→ **What you need to do**
Print exactly the lines from the line with "Of the objects" to the last line of the data, please, both included.

[Part of a data file]

###

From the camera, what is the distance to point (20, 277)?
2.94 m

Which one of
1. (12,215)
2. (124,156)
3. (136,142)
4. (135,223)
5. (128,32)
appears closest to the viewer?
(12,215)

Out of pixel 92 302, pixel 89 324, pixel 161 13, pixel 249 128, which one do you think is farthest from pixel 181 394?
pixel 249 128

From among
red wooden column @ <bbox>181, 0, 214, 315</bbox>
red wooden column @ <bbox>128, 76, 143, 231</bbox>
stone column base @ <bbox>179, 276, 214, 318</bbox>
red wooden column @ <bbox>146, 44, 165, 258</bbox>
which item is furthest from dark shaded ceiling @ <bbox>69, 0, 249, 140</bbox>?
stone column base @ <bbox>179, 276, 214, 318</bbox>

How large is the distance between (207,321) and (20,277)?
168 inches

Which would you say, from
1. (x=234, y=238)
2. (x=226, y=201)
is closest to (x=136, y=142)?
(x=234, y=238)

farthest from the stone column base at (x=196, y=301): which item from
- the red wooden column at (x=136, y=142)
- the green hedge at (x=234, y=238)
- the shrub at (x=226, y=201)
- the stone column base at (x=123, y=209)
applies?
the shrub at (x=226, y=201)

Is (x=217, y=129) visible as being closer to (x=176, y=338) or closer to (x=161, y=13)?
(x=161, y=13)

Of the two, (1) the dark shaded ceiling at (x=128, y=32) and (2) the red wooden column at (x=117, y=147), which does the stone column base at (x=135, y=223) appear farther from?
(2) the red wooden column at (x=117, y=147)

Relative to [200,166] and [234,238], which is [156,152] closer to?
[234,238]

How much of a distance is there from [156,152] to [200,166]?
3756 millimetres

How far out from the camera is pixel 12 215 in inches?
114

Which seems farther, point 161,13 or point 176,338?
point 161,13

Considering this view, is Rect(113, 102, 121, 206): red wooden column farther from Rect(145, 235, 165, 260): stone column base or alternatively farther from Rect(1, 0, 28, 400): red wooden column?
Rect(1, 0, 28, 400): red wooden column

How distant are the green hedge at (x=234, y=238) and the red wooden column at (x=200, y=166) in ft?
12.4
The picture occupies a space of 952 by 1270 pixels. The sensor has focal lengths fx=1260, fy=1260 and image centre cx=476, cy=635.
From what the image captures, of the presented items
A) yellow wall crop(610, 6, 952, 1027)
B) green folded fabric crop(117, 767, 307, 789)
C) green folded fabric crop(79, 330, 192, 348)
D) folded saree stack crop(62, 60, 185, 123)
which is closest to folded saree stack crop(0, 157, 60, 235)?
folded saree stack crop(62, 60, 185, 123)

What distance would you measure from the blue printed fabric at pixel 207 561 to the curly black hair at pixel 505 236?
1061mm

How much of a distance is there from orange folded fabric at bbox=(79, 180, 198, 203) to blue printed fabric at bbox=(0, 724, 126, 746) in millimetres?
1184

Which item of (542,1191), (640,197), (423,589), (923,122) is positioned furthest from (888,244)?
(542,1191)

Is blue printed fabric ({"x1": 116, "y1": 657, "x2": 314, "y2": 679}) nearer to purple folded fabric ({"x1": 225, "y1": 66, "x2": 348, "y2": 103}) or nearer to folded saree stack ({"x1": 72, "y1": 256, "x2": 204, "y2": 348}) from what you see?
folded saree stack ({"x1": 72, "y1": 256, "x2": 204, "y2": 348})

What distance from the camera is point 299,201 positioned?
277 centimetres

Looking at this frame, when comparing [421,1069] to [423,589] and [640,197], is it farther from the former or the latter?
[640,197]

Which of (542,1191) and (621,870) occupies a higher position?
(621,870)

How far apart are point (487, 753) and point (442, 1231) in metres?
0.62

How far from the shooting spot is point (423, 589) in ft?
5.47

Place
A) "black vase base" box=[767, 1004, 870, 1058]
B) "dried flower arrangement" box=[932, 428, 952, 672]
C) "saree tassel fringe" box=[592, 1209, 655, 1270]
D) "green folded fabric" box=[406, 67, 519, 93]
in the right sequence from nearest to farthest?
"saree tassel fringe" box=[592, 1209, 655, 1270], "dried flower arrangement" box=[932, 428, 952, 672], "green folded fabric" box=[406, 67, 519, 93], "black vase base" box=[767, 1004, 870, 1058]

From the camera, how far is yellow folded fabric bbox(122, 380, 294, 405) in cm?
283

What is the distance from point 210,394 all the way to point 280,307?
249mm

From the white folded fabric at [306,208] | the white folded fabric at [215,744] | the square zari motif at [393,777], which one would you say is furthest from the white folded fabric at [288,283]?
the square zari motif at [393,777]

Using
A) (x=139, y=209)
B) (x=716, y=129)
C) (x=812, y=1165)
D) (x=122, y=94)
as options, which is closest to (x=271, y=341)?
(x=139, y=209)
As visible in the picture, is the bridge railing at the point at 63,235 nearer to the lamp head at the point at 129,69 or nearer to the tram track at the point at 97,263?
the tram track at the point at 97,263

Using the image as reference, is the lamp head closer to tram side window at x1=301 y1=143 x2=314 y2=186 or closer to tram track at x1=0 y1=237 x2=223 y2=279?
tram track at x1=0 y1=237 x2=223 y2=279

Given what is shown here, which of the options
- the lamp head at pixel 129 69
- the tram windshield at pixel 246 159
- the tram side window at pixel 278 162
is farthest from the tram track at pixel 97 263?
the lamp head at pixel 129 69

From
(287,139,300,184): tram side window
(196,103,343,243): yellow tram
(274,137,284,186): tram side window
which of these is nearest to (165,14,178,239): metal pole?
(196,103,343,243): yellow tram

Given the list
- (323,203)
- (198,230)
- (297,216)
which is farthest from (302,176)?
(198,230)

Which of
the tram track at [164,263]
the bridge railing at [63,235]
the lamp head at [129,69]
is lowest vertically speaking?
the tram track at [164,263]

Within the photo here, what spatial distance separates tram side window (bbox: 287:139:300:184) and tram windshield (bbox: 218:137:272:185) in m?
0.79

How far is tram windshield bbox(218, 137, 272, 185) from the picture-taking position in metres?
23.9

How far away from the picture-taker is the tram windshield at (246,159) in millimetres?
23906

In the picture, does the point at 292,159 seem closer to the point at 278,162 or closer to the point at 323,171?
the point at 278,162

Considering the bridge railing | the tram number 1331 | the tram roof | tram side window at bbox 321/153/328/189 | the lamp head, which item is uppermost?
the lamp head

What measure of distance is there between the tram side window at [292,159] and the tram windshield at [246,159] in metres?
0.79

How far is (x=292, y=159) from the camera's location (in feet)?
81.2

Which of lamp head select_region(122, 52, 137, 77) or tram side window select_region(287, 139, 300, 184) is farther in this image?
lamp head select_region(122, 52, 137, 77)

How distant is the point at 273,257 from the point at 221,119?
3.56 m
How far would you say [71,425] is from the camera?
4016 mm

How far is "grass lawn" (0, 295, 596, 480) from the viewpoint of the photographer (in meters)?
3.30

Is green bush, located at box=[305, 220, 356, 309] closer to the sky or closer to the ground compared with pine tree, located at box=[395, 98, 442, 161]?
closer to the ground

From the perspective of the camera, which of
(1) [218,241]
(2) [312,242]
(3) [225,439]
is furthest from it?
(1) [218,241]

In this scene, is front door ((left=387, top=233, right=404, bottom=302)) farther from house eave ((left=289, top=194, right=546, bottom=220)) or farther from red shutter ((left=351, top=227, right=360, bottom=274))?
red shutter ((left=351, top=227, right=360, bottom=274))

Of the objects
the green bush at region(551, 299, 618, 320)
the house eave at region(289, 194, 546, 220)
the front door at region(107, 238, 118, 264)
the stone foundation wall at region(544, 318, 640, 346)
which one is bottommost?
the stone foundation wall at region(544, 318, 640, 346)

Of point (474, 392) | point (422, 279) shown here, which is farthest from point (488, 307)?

###

→ **Solved exercise**
Of the objects
the green bush at region(551, 299, 618, 320)
the house eave at region(289, 194, 546, 220)
the front door at region(107, 238, 118, 264)
the stone foundation wall at region(544, 318, 640, 346)
which one is bottommost?
the stone foundation wall at region(544, 318, 640, 346)

Of point (474, 392) | point (422, 279) shown here, which is farthest from point (488, 307)?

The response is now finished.